Assistant Research Scientist University of Georgia
Disclosure: Disclosure information not submitted.
Drought is a major abiotic stress limiting crop productivity worldwide. Frequently coupled with low water availability are high temperatures, with limited evaporative cooling exacerbating the effects of heat. Cultivated sunflower is a deep rooting (drought escape) oil seed crop that is vulnerable to temperature stress during grain filling. To determine the connections between root architecture, canopy temperature, and plant growth and yield we grew plots of 288 genotypes of cultivated sunflower under control (irrigated to replenish transpiration) and drought (10% of control treatment irrigation). At the field site (Imperial Valley area, CA, USA) plants could escape drought by tapping groundwater (~2m deep), but could not escape high temperatures ( >35 °C air temperature). We combined high-effort phenotyping (yield traits, root architecture, δ13C fractionation) with drone and tractor based high-throughput phenotyping (height, NDVI, canopy temperature). Drought modestly reduced seed number and 100 seed weight but oil content was largely unaffected. Interestingly, the effect of drought on canopy temperature was more pronounced and increased over the growing season. With temperatures reaching >40 °C under drought for some genotypes. Canopy temperature was a moderate predictor of yield with higher temperatures leading to lower yields in both conditions. Image based root architecture traits (DIRT pipeline) showed drought leading to a less dense and narrower profile.
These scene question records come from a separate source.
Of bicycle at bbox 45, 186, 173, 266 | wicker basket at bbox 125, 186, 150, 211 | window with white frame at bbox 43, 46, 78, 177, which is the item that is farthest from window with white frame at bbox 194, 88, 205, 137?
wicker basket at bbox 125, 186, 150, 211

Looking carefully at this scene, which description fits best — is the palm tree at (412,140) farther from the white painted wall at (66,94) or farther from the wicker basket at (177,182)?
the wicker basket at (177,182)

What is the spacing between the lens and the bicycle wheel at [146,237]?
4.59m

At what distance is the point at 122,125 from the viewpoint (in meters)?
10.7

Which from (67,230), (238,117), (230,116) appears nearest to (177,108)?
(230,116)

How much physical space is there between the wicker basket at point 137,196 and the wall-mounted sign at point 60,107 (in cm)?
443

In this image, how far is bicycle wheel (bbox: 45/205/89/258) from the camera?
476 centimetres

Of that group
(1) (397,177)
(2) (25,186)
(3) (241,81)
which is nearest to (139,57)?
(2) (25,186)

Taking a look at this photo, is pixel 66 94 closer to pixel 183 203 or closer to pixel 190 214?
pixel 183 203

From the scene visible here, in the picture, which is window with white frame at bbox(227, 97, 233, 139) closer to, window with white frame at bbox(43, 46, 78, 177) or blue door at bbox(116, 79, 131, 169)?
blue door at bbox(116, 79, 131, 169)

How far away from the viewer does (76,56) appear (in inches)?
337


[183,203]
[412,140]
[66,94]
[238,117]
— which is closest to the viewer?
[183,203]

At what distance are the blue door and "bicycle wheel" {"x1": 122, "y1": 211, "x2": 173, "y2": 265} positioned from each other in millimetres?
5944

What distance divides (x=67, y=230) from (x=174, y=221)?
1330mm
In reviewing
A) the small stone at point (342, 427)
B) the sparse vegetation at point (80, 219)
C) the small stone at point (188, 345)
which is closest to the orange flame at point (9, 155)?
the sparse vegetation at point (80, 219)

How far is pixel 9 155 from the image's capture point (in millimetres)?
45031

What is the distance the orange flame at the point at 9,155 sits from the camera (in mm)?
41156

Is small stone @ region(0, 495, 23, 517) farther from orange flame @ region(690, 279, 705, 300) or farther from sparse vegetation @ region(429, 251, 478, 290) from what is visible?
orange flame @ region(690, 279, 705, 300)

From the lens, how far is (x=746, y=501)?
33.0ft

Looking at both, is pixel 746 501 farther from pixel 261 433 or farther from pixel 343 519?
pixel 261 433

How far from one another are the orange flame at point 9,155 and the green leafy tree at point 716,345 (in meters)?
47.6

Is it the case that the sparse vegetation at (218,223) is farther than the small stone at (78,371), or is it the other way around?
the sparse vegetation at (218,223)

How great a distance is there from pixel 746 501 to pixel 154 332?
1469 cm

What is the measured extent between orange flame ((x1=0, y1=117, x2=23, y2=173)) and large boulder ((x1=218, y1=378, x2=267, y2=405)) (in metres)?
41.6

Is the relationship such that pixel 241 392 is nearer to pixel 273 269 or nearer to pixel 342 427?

Greater root area and greater density at lower depth was related to lower canopy temperatures. Genome wide association of these traits to 1.5M SNPs showed multiple independent genomic regions underlying variation in yield, canopy, and root traits with limited overlap between traits. Taken together these results highlight the impact of heat during even a modest drought and the importance of root traits in drought escape. Independent genetic control of these traits shows the potential of mixing and matching traits to further improve drought escape and keeping flower heads cool.